Tasks to complete ▸
**a)** In the sermon excerpt on Revelation, which chapters does the speaker tell listeners to read if they have any question about the right spirit for the study?
**b)** Retype the section of the sermon excerpt on Revelation that begins with the words containing "Nothing's changed in" and ends with "of these things.".
**c)** Pick up the sermon excerpt on Revelation after its last sentence and keep writing it.

Source ▸
####

Nothing's changed in that regard. The Lord Jesus Christ comes through his word here in Revelation and addresses your life. It addresses your spiritual mediocrity, perhaps, for some of you. It addresses your sexual immorality for some of you and says, if you have any interest in this book, you have to repent of these things.
And it addresses you in turn and asks you questions. Do you fear God? Do you worship God? Is that what motivates you to come to Revelation?
Or are you just here out of an idle sense of curiosity that you want to hear the latest take on eschatological matters and just kind of add that to your prophetic repertoire in matters? Look, I'm speaking sympathetically. I'm speaking to help you. It's just so important to do that. God, as my witness, that's always the spirit with which I speak to you, beloved, to help you to honor the word of God and to not be content with going through motions or letting people dwell in self-deception.
Sometimes a pastor needs to speak directly and candidly in order to help people. You know, I have no interest. I have no interest in being the next agitator for a particular millennial view. I don't.
That's not why we're doing this. And I was mindful as I was moving and preparing the study here that there needed to be a spiritual preparation in our church and for whatever audience we have outside of the church, there needed to be a spiritual preparation for people to enter into the right spirit of the study of Revelation. And I call you to that. Christ calls you to that. And again, again, if you have any question about that whatsoever, just read chapters 1, 2, and 3.

####

Source material ▸

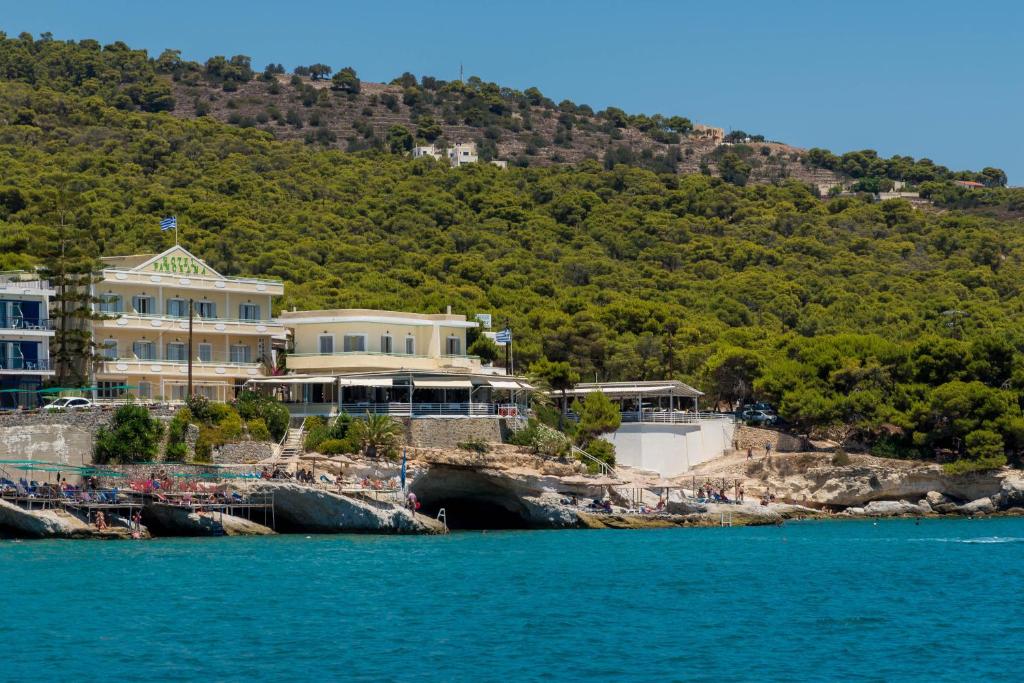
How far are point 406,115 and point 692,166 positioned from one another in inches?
1222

####

The results ▸
**a)** Chapters 1, 2, and 3.

**b)**
Nothing's changed in that regard. The Lord Jesus Christ comes through his word here in Revelation and addresses your life. It addresses your spiritual mediocrity, perhaps, for some of you. It addresses your sexual immorality for some of you and says, if you have any interest in this book, you have to repent of these things.

**c)**
It'll take you 15 minutes at the most. Read chapters 1, 2, and 3 and you'll see exactly what I'm talking about. An exalted view of Christ, a commendation of Christ for the faithful, and a rebuke and a call to repentance for the unfaithful. And unless we're willing, beloved, unless we're willing to enter into the book of Revelation on its terms, which are the terms of Christ itself, we're wasting our time. And I was mindful when I announced the study of Revelation that it might stir up some interest because Revelation is a book that people tend to take a particular interest in. And all I'm doing here is saying, check your shoes at the door. Before you walk into the study of Revelation, look and see if there's any mud on your shoes. Don't track across the living room carpet of the Word of God with your muddy, unrepentant, spiritual shoes.
Check your heart and check it in terms of whether your affections are for the glory of Christ, the fear of God, the worship of God, a true spirit of repentance, or not. And once we've done that, then we're in a position to study the book together, okay? And that's the way that God's Word should always be approached. God's Word is not given to us to become a grist for the mill of contention. It's just despicable to see the way the Word of God is treated on social media, for example.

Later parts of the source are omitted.